What you will do: Write out each record exactly and skip every image.
□ □ □ □ □ □ □
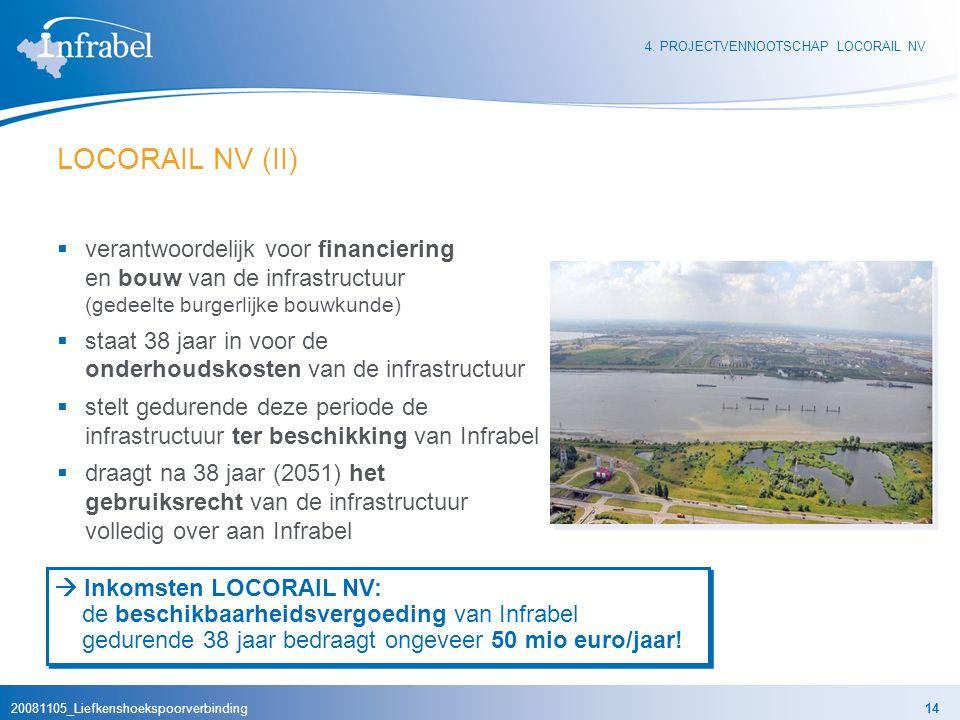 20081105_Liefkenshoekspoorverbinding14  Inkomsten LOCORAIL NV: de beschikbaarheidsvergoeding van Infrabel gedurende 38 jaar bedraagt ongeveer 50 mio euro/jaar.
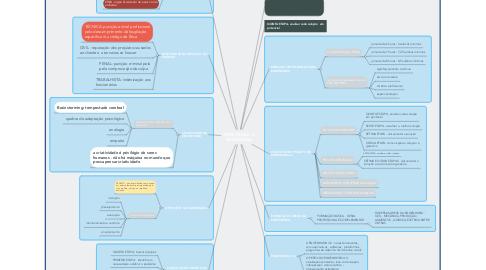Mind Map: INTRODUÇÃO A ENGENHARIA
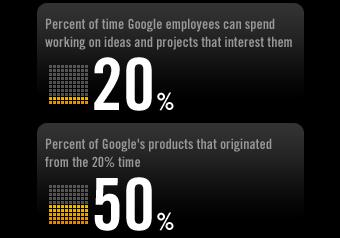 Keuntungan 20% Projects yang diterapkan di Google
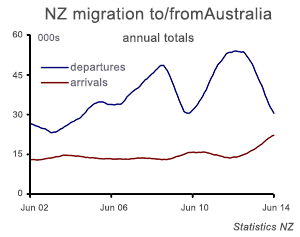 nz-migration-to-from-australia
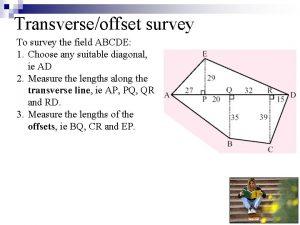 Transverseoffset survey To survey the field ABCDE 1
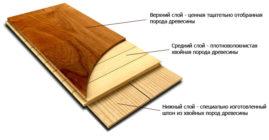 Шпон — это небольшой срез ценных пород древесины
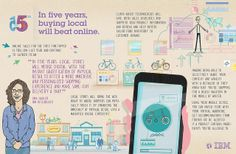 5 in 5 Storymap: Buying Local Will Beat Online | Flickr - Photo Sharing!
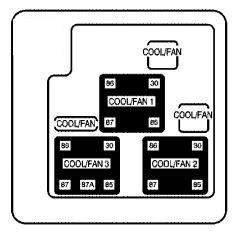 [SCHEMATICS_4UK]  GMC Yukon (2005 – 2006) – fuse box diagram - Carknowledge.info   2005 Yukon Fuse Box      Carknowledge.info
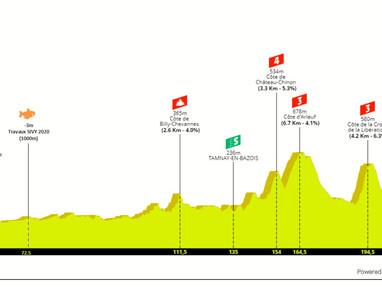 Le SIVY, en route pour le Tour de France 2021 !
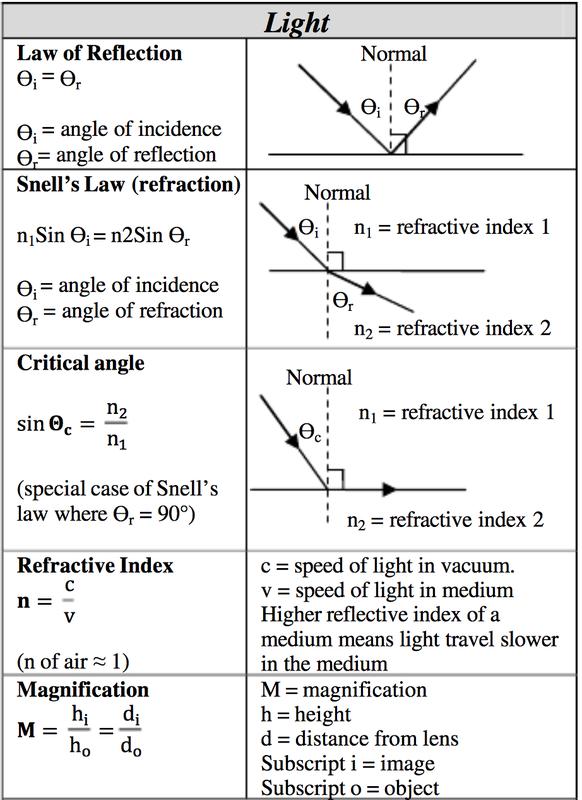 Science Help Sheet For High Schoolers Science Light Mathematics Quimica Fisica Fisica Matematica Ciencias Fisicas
□ □ □ □ □ □ □
Response to this exercise:
 20081105_Liefkenshoekspoorverbinding14  Inkomsten LOCORAIL NV: de beschikbaarheidsvergoeding van Infrabel gedurende 38 jaar bedraagt ongeveer 50 mio euro/jaar.
Mind Map: INTRODUÇÃO A ENGENHARIA
 Keuntungan 20% Projects yang diterapkan di Google
 nz-migration-to-from-australia
 Transverseoffset survey To survey the field ABCDE 1
 Шпон — это небольшой срез ценных пород древесины
 5 in 5 Storymap: Buying Local Will Beat Online | Flickr - Photo Sharing!
 [SCHEMATICS_4UK]  GMC Yukon (2005 – 2006) – fuse box diagram - Carknowledge.info   2005 Yukon Fuse Box      Carknowledge.info
 Le SIVY, en route pour le Tour de France 2021 !
 Science Help Sheet For High Schoolers Science Light Mathematics Quimica Fisica Fisica Matematica Ciencias Fisicas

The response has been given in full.